Can policy pull of .exe files from Flexera be disabled?

Techbpn8771 · ‎Mar 13, 2024

Hello,

We are attempting to roll out the Flexera agent to items in our high-security area. There is a child beacon in the secure environment which calls to a parent beacon in our normal LRD. The high security area team was curious as to whether the policy pull which is used to update the agent can be disabled. Specifically, the concern is the child beacon can pull .exe files into the secure environment which poses potential risk.

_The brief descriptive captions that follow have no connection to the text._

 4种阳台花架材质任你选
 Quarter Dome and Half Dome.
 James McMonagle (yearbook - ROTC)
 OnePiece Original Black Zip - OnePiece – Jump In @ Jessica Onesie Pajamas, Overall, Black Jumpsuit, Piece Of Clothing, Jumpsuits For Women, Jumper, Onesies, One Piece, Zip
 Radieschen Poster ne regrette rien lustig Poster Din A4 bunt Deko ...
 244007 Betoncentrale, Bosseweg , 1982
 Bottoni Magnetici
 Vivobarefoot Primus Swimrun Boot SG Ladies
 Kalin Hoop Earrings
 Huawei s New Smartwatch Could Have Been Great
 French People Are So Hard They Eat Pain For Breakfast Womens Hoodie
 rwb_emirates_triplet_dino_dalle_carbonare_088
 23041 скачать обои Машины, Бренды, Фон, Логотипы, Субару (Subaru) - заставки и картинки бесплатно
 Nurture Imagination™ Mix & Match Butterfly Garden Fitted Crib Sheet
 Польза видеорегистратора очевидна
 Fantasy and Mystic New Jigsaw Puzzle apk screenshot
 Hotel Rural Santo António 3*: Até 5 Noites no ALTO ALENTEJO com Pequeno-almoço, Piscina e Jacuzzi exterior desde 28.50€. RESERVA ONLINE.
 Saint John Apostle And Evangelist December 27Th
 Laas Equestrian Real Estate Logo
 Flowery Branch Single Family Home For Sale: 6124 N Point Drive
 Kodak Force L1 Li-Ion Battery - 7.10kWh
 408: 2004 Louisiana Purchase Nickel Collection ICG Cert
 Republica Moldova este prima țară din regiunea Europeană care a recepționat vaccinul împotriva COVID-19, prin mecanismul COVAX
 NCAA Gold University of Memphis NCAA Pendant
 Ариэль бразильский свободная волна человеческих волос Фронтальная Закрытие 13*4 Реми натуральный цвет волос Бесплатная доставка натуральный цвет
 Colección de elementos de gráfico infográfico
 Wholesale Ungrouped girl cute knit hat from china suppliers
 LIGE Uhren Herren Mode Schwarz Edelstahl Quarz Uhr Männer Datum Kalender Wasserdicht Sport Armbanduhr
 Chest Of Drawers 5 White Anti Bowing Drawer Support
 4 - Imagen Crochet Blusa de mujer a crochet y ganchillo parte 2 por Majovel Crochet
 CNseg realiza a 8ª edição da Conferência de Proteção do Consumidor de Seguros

Is there a way we can disable the policy update process the agent uses to prevent this, and still receive inventory? Thanks!

tjohnson1 · ‎Mar 13, 2024

You could use the inventory scanner (https://docs.flexera.com/fnms/EN/GatherFNInv/index.html#SysRef/FlexNetInventoryAgent/topics/FIS-ChapIntro.html) instead of installing the agent. The scanner does not download policy from a beacon.

For the full agent, if you delete the DownloadSetting records (https://docs.flexera.com/fnms/EN/GatherFNInv/index.html#SysRef/FlexNetInventoryAgent/topics/PMD-DownloadSettings.html) in the agent config (https://docs.flexera.com/fnms/EN/GatherFNInv/index.html#SysRef/FlexNetInventoryAgent/topics/Gloss-Registry.html) it will no longer be able to download policy. You can then set the agent preferences (https://docs.flexera.com/fnms/EN/GatherFNInv/index.html#SysRef/FlexNetInventoryAgent/topics/PMD-ChIntro.html) to whatever you want and they will not be overwritten via policy.

Techbpn8771 · ‎Mar 19, 2024

Thanks for the info; we think the inventory scanner will be too sparse for what our needs in that space are.

For the agent, we would be rolling it out to many devices. Are there any values in the config files that are of special importance to prevent receiving the .exe upgrade files from the beacon other than DownloadSetting? Or any other config values which would be important to include/exclude for accomplishing this goal?

As far as I'm aware, the policy is what helps the agent report inventory on a schedule. I guess I am a little confused as to how inventory would keep being reported in the second scenario you described. Would the policy still be on the device, but we can modify entries in the agent config file which prevent the download of these .exe files from the beacon?

tjohnson1 · ‎Mar 19, 2024

You are correct that the policy download includes the schedule. There are no settings do only download a schedule and nothing else.

You would want to clear the DownloadSettings after the agent is installed and has downloaded policy. You could also leave the bootstrap download beacon empty and deploy a custom schedule (step 6: https://docs.flexera.com/fnms/EN/InvAdapConn/index.html#adapters/AWS/tasks/ScheduleShortLifeInstance.html). More information on schedules can be found in the following doc: https://docs.flexera.com/fnms/EN/GatherFNInv/index.html#SysRef/FlexNetInventoryAgent/topics/FIA-NDSFormat.html

With that said, the only time the agent will download an EXE is if you have enabled automatic upgrades of the agent for Windows in the Flexera One UI (https://docs.flexera.com/flexera/EN/ITAssets/InvSet-AgentInvAutoDeploy.htm).

Techbpn8771 · ‎Apr 08, 2024

This is great clarification, thank you.... I was also wondering if any .exe files are ever downloaded on the beacon from Flexera when communicating with the server? Since the beacon is on a server in this high security environment we also want to limit the ability to pull in executables there. If there are, what options are there toward disabling this capability?

We looked into it a little and noticed that one of our beacons in our normal environment had automatically acquired the packages for the latest versions of the agent on each OS (screenshot below). Is there a way to disable the Beacon's ability to acquire things like this which may contain executables, even if in a compressed format or default package such as that?